* **EXTRAIT DU TEXTE**:
━━━━━━━━━━

"Black Swan" est presque totalement réussi. C'est que l'enjeu n'était pas mince: s'insérer dans les logiques qui règnent dans le milieu de la danse classique professionnelle, raconter une histoire qui se lit à plusieurs niveaux, émouvoir, faire rêver, et dire quelques vérités assez profondes.

Le niveau le plus superficiel du récit (celui dont pourrait s'occuper un politicien ou un syndicaliste) est l'aspect sociologique: "Black Swan" est l'histoire de la pression psychologique insupportable exercée par la société sur des danseuses de ballet pour obtenir le rôle-étoile. Le film montre la discipline de fer, les exercices interminables, les accidents physiques auxquels les danseuses sont exposées. Il montre aussi quel choc psychologique constitue le fait d'être une étoile déchue, après de si longues et de si dures luttes pour parvenir au sommet. Les pulsions de suicide et de meurtre paraissent presque normales lors de cette chute.

La dite chute, sauf accident, est liée au vieillissement de l'artiste. Là aussi, que dire d'une société où ce qui vieillit fait l'objet d'une mise au rebut ? La loi de la jungle, accentuée dans notre société depuis la mise en oeuvre de l'hystérie mondialisante, se manifeste ici avec une cruauté particulière.

Un niveau un peu plus personnel - donc plus susceptible d'émouvoir le spectateur - est l'aventure psychologique et sociale d'un individu (la danseuse jouée par Natalie Portman, qui, - tiens - a des expressions de Keira Knightley sur certaines images): portrait-type de la bonne élève, maniaque de perfection, s'infligeant une torture de surmenage et de rigueur pour "être parfaite". La lourdeur écrasante des contraintes qu'elle s'inflige la conduit à un stress aigu, et à la crainte perpétuelle d'échouer et d'être supplantée par une rivale. Combien de "bons élèves" , de "Cygnes Blancs", craquent dans notre société, pour avoir recherché la perfection au-delà de leurs forces ? Où sont les limites de l'humain là-dedans ?

━━━━━━━━━━

* **ENTRÉES PRÉSENTÉES**:
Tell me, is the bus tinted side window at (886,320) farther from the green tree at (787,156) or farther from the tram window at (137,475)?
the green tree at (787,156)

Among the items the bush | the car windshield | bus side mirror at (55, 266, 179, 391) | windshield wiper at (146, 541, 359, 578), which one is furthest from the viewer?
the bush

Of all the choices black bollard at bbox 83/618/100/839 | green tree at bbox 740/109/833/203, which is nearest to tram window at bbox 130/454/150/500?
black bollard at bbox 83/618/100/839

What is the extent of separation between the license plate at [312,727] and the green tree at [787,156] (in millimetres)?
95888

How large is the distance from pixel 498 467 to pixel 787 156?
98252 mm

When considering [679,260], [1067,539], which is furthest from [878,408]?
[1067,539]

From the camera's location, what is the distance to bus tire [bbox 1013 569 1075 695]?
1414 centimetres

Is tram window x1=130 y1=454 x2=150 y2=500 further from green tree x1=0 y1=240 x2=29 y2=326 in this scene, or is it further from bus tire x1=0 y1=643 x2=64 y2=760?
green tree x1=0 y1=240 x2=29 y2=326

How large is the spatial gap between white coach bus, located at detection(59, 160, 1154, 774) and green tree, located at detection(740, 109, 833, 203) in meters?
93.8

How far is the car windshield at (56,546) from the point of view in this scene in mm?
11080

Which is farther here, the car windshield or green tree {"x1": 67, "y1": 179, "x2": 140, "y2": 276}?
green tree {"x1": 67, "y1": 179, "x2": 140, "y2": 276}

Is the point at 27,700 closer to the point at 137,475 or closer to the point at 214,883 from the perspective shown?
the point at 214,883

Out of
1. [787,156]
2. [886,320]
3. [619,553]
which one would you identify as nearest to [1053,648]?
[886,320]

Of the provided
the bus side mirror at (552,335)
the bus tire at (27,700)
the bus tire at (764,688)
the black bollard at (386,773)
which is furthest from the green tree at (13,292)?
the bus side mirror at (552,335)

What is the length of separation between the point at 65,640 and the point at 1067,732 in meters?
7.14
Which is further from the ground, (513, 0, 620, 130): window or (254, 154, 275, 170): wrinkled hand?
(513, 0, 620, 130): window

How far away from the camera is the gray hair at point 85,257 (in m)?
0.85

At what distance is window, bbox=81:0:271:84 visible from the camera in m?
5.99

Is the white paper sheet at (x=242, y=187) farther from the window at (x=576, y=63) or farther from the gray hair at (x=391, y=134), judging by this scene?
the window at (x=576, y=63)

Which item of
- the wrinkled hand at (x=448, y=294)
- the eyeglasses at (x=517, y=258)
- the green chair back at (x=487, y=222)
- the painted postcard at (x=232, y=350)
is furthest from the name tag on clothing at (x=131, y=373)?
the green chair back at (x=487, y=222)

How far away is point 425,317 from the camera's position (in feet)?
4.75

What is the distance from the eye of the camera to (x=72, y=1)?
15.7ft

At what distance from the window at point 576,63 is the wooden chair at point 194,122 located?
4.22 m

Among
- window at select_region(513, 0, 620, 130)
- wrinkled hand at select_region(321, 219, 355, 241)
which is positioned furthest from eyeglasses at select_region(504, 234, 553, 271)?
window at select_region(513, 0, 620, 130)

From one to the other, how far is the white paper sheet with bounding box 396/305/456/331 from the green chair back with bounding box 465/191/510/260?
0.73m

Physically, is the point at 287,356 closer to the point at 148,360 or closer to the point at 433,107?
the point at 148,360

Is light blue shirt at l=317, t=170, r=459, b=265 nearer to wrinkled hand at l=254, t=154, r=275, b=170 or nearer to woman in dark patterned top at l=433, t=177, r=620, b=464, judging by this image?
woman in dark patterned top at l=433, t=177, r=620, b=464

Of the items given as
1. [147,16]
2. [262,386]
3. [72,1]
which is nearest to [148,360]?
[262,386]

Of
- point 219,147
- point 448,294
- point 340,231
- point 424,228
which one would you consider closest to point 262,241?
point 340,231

━━━━━━━━━━

* **OBJECTIFS**:
[1] D'après la critique de « Black Swan », à quoi la chute de l'étoile est-elle liée, sauf accident ?
[2] Reprenez la critique de « Black Swan » après sa dernière phrase et poursuivez-la.

* **RÉPONSES ATTENDUES**:
[1] Elle est liée au vieillissement de l'artiste.

[2]
Le niveau central est celui de la psychopathologie: dissociée sur le mode de la schizophrénie par les contraintes qu'elle s'inflige, refoulant trop ses besoins de base et son animalité sexuelle, Natalie Portman joue un personnage que des visions de dualité de plus en plus obsédantes et cruelles assaillent jusqu'à la fin. Ses instincts refoulés (pas de sexualité - n'est-elle pas encore vierge ? peut-être - pas de sorties, pas d'excès: elle refuse un bout de gâteau préparé par sa mère) se manifestent sous les espèces du "Cygne Noir", animal et sexuel, joué par sa rivale, qu'elle va chercher à éliminer. D'abord simple reflet d'elle-même, le Cygne Noir prend les couleurs agressives et délétères de sa rivale, qui cherche à l'entraîner dans tout ce qui l'éloigne de la perfection: alcool, sorties, drogue, sexe... C'est ici que se trouvent les principales lourdeurs du film: l'antagonisme hallucinatoire entre Natalie Portman et sa rivale prend des dimensions si expressionnistes et si caricaturales que l'on ressent l'impression d'une volonté démonstratrice excessive.

Significatives de cette évolution du personnage central, la scène où Natalie Portman jette ses peluches au vide-ordure (abandon de l'enfance protégée de la sexualité), et celle où les filles sortent d'une boîte de nuit: c'est la seule scène du film ouvrant une porte sur l'extérieur - juste au moment où une libération vient d'avoir lieu, avec l'approche de l'alcool, de la drogue et du sexe. Tout le reste est un huis clos dans des salles de répétition ou des appartements, signe que l'affaire se joue essentiellement dans l'intime.

Le sexe court à travers tout le film, même si le passage à l'acte se limite à un cunnilingus entre Natalie Portman et son double maléfique. Le personnage de Natalie vit avec sa mère, mais n'a pas de père (le mâle est absent, ce qui ne facilite pas les transferts nécessaires à l'exercice de la sexualité). La mère, ancienne danseuse elle-même, est suspecte de jalouser sa fille et de l'étouffer quelque peu en dépit de ses attentions.

Vincent Cassel, maître de ballet, abandonne pour une fois son côté mauvais garçon pour devenir un directeur de répétitions sévère mais compétent, qui couche finalement juste ce qu'il faut avec ses danseuses, mais qui, dès l'abord, sait reconnaître pourquoi Natalie Portman est un bon Cygne Blanc et un mauvais Cygne Noir: elle n'a pas accès à un épanouissement sexuel satisfaisant. Au début, on peut croire à une perversion bien naturelle de la part d'un directeur de ballet entouré de filles ravissantes.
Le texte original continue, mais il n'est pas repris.